Segment Open
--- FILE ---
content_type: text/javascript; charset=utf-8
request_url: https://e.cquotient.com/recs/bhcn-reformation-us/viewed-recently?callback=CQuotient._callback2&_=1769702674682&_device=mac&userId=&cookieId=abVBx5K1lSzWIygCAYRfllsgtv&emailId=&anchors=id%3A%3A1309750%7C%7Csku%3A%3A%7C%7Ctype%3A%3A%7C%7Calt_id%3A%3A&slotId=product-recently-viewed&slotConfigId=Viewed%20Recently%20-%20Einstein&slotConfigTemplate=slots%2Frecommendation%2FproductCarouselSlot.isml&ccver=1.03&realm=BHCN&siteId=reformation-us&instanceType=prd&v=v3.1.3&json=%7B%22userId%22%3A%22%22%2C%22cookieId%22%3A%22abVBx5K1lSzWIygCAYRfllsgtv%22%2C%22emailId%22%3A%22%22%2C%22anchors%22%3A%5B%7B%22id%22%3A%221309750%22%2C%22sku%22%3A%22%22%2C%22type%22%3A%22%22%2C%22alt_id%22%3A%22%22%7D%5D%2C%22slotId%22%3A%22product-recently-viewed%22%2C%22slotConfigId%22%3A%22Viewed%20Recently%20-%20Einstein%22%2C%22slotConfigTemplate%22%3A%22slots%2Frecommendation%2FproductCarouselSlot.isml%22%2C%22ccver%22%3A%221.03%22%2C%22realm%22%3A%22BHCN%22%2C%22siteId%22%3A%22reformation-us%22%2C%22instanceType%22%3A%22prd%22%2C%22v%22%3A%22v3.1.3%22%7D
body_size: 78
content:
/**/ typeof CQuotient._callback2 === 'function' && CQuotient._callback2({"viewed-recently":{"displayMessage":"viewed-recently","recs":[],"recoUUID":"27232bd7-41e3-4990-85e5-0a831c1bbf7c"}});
Segment Closed
Starting with the first line of the data above, copy each line exactly until you reach the line with "content_type: text/javascript; charset=utf-8"; include that line as well.

### Answer section
--- FILE ---
content_type: text/javascript; charset=utf-8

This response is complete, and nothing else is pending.